Earlier this week, Bank of Canada surveys of businesses and consumers showed that inflation expectations are continuing to rise, especially so for the next two years.

In an April forecast, the Bank of Canada said the economy would grow 4.2 per cent this year and 3.2 per cent in 2023, after adjustments for inflation. The central bank will issue a new forecast on Wednesday, alongside its rate decision. Private-sector forecasters have been pencilling in slower growth as inflation troubles linger.

While higher interest rates are “necessary to tame inflation,” the RBC authors said an economic downturn “can be reversed once inflation settles enough for central banks to lower rates” again.

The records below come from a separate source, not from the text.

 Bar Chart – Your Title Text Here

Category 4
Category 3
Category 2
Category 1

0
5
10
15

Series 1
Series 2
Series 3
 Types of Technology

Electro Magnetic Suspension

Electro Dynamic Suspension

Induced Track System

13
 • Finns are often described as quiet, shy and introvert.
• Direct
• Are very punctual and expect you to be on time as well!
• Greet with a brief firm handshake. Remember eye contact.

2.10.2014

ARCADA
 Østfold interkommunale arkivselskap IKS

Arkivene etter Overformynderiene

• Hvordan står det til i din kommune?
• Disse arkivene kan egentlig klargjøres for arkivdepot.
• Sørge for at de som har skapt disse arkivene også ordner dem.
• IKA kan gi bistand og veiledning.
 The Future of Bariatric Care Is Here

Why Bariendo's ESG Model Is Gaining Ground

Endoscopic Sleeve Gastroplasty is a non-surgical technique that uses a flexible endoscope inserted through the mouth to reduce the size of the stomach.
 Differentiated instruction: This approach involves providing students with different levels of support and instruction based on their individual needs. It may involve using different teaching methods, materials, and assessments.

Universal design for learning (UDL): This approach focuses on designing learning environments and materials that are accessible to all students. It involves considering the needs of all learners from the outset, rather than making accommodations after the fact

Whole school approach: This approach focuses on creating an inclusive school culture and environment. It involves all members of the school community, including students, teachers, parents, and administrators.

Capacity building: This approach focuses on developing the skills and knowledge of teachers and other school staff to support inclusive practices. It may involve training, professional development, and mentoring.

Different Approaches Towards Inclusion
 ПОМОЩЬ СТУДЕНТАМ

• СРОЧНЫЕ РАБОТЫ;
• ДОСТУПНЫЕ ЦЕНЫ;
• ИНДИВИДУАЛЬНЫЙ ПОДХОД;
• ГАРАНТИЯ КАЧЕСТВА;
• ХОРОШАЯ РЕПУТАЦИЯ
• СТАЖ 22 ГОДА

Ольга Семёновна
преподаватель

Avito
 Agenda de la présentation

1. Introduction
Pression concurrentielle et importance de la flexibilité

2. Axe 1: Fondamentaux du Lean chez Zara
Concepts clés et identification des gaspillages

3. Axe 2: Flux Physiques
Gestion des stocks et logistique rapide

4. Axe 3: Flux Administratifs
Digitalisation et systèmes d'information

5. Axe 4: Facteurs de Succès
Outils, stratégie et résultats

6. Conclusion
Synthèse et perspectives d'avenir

Canada’s labour market has seen a full recovery of jobs since the pandemic started, and now companies are grappling with a protracted shortage of workers. RBC said the unemployment rate is almost a full percentage point lower than what it considers a neutral level, or one that doesn’t spur higher inflation.

RBC predicts job losses in 2023 will be “modest” by historical standards. If the unemployment rate hits 6.6 per cent, as the bank forecasts, that would be roughly two percentage points lower than the peak of the 2008-09 recession.